Learning at the Interface: Opportunities and Barriers to University-Museum Collaborations
AHRC Collaborative Doctoral Award with University of Brighton and V&A Museum, London
Speight’s PhD, entitled Learning at the Interface: Opportunities and Barriers to University-Museum Collaborations, aims to examine how the V&A, a national museum of art and design, develops creative and innovative learning opportunities for practice-based Design students through its network of university-museum partnerships. Funded by the Arts Humanities Research Council (AHRC), this Collaborative Doctoral Award (CDA) builds on her research and experience of working for the Centre of Excellence in Teaching and Learning through Design (CETLD, 2005-2010), a partnership between the University of Brighton, V&A, Royal College of Art (RCA) and the Royal Institute of British Architects (RIBA). As one of the 74 government funded centres of excellence, the CETLD’s remit was to research the relationship between museums and higher education (HE) and to examine the opportunities that collections-based learning offered HE practice-based design students. Through a series of research initiatives and resource-based projects, this work informed the V&A’s learning strategy and how it could best support the needs of HE audiences in the museum. Although theories of learning were fully examined in this research, the different forms and types of learning that take place at the interface of the museum and university relationship were limited. By undertaking a critical examination of the V&A and its role in supporting HE, her study aims to address the conceptual and physical barriers that impede effective integration between the two sectors and how new and effective connections can be made.

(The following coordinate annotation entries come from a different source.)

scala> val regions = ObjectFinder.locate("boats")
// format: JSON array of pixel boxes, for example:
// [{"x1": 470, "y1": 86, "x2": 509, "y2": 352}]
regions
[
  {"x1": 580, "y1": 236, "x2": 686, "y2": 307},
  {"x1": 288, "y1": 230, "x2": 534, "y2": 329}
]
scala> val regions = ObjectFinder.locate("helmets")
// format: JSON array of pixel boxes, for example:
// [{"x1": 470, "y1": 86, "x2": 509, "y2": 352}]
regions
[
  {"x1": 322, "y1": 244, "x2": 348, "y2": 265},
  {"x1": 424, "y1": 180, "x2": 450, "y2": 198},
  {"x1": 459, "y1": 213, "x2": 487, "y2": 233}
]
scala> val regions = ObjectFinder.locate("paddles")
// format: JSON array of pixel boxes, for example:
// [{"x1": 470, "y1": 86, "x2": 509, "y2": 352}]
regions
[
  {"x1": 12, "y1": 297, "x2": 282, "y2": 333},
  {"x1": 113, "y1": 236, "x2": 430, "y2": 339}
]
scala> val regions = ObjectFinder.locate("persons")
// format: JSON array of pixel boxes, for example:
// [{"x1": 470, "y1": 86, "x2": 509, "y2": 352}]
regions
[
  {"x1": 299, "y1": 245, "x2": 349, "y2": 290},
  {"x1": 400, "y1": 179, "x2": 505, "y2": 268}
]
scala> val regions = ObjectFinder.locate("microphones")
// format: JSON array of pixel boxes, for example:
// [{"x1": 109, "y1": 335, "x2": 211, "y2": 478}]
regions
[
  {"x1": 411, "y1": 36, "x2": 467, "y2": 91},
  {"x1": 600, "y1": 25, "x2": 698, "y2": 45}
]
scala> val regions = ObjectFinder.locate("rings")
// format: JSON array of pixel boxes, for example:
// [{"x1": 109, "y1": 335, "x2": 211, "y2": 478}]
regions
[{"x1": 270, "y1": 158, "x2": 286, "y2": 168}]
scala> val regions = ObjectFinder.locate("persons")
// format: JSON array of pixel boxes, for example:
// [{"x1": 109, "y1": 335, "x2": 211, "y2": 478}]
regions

The AHRC Collaborative Doctoral programme has provided Speight with an opportunity to continue her exciting research in this area and to enhance and strengthen the relationship between the V&A and the University of Brighton and their mutual interest and dedication to this topic. It is envisaged that the outcomes of her PhD will contribute to the broad research agenda examining the interface of the museum-university relationship and will provide the foundations in which museum and HE policy in this area can be refreshed and reviewed.